Despite the criticisms levelled at EBM and its component elements, they are used more
and more heavily by health agencies in affluent states to assess the merits of health
innovation. Its three different forms of evaluation (RCT, HTA and QoL) act not only to
evaluate existing health technologies, but also shape how new technologies are being
developed. Health innovators are aware that these evaluations will be used to determine
the relative merits of their product or procedure. An important STS question then arises
that impinges upon the material positioning of technologies in the healthcare system:
how far do designers endeavour to construct them in such a way as to anticipate and
meet the evaluative criteria against which they will be judged? In other words, how
might such criteria be ‘inscribed’ (Akrich, 1992) within the very innovation itself? As
Akrich argues,
“Designers thus define actors with specific tastes, competences, motives, aspirations,
political prejudices, and the rest, and they assume that morality, technology, science, and
economy will evolve in particular ways.
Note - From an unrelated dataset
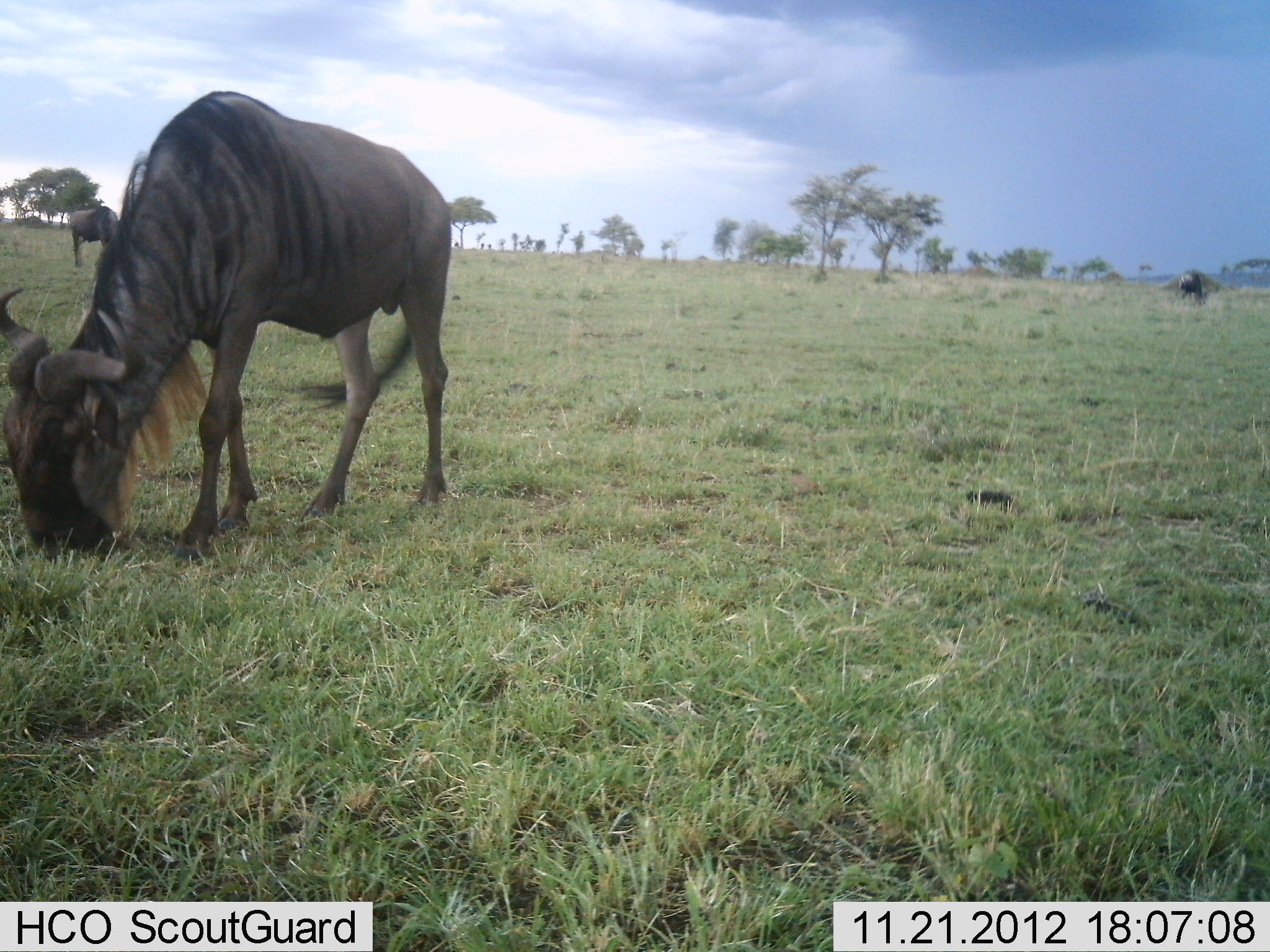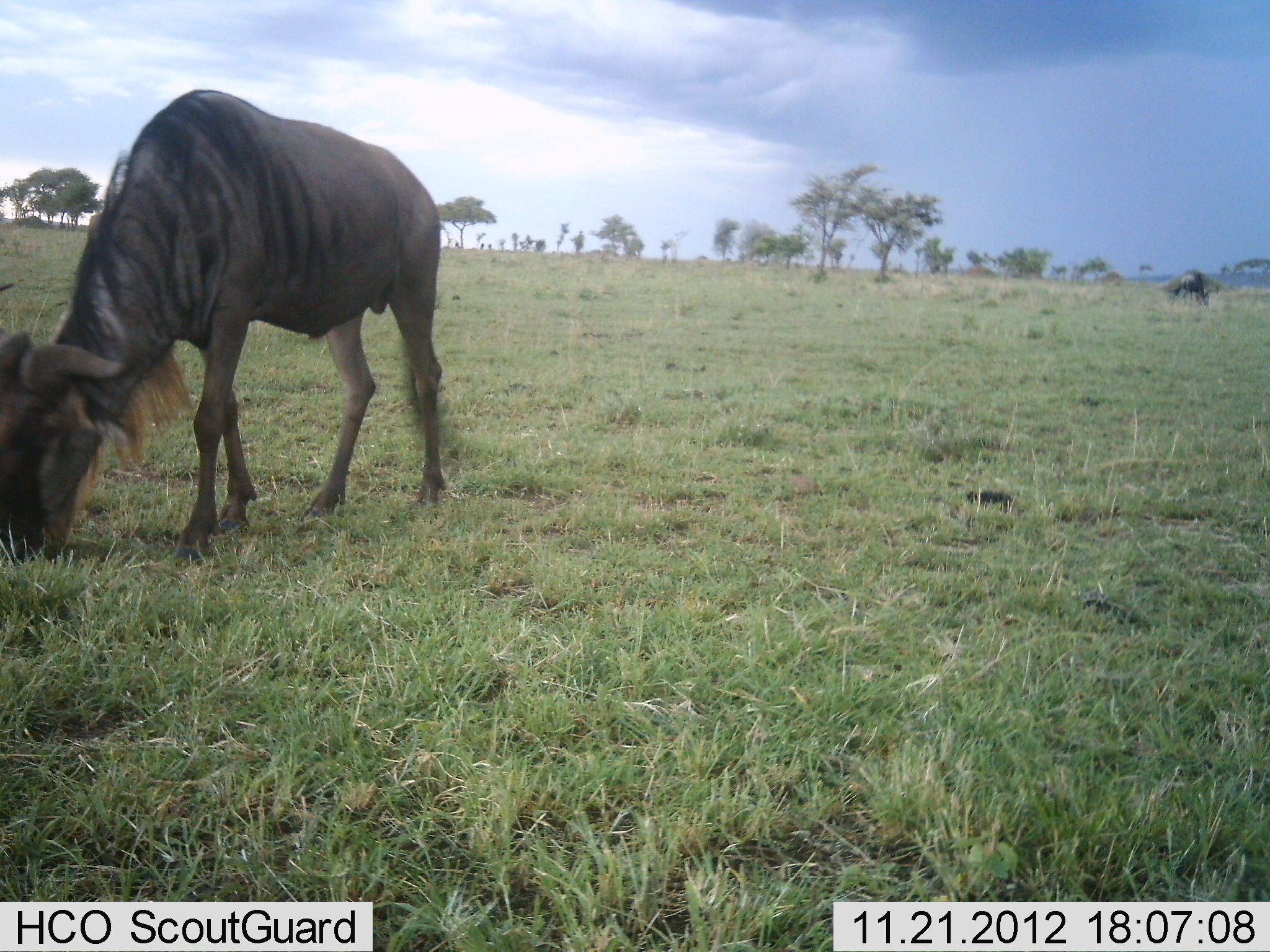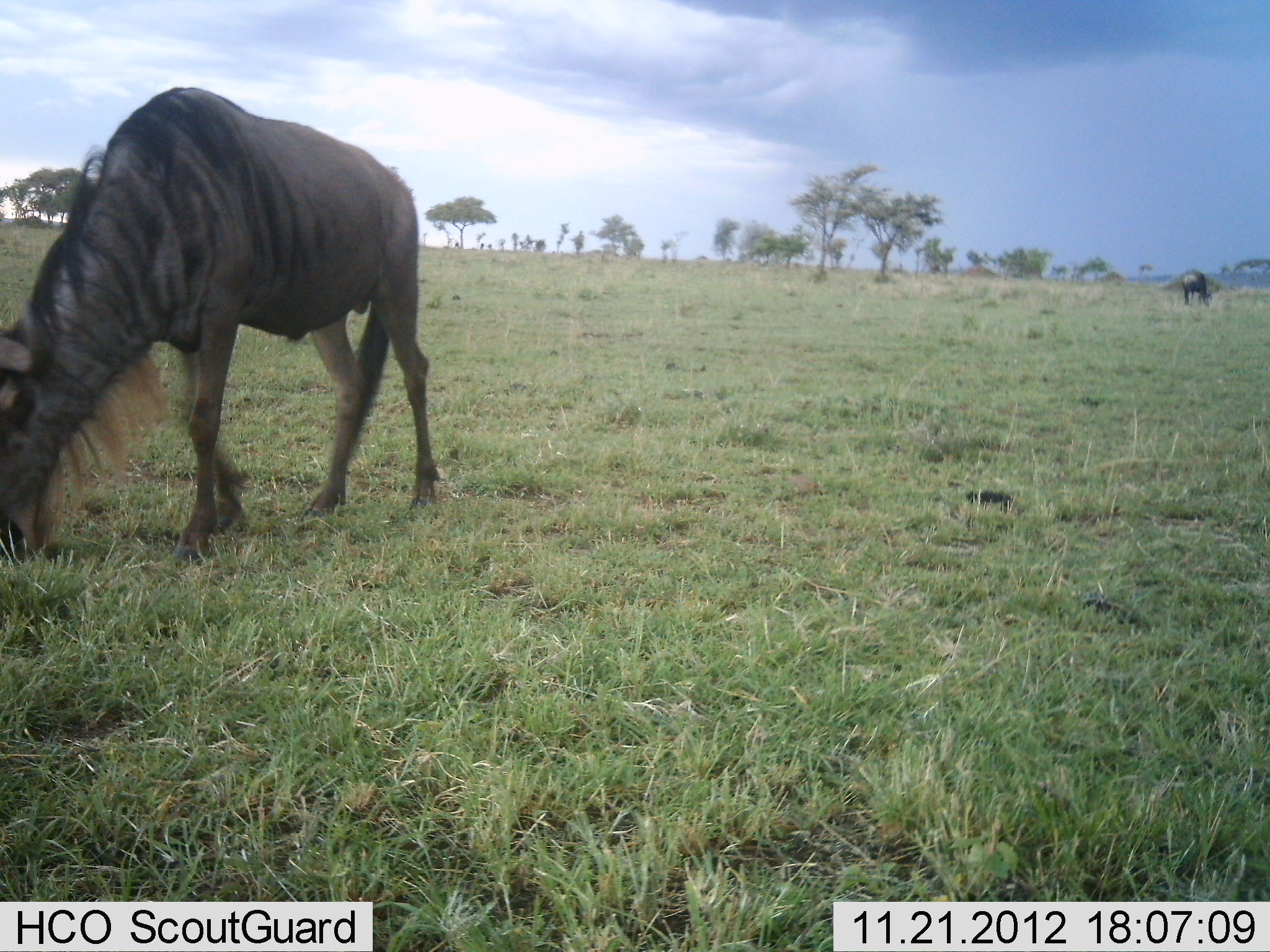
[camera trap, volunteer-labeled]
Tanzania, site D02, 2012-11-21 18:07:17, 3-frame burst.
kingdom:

A large part of the work of innovators is that of
‘inscribing’ this vision of (or prediction about) the world in the technical content of the
new object … an attempt to predetermine the settings that users are asked to imagine”
(1992, p. 208)
If there is this feedback at work, it is an empirical question to answer how far does such
inscription vary by technology field, if at all, how does it act as a material narrative to
shape that field, and how far does that then shape the evidential and experiential
narratives that engage with it? This is a key area for future research in STS in seeing how
evaluation as a form of governance is instantiated across different domains associated
with the production and use of health technology.
Conclusion
This paper has argued that evaluation regimes in contemporary health technology act as a
form of governance that as such produce material narratives that shape and steer the
existing and prospective use of technologies in health care systems. I have argued that
the principal metrics of EBM (RCTs, HTA and QoL) serve to rationalise the provision
of new technologies but do so without any real integration of the forms of evidence on
which they depend. However, I have also suggested that such an integration would be
highly problematic on both methodological and normative grounds since what is central
to a more socially robust form of evaluation that attends to the multidimensionality of
technologies is one that attends not to absolute measures or gold standards but to
everyday social relationships and the interdependencies that in the end make technologies
work and have utility. Social efficacy and effectiveness and the material narratives that
give them expression should become central concerns for an evidence-based medicine
that would thereby be based on a socially robust form of governance.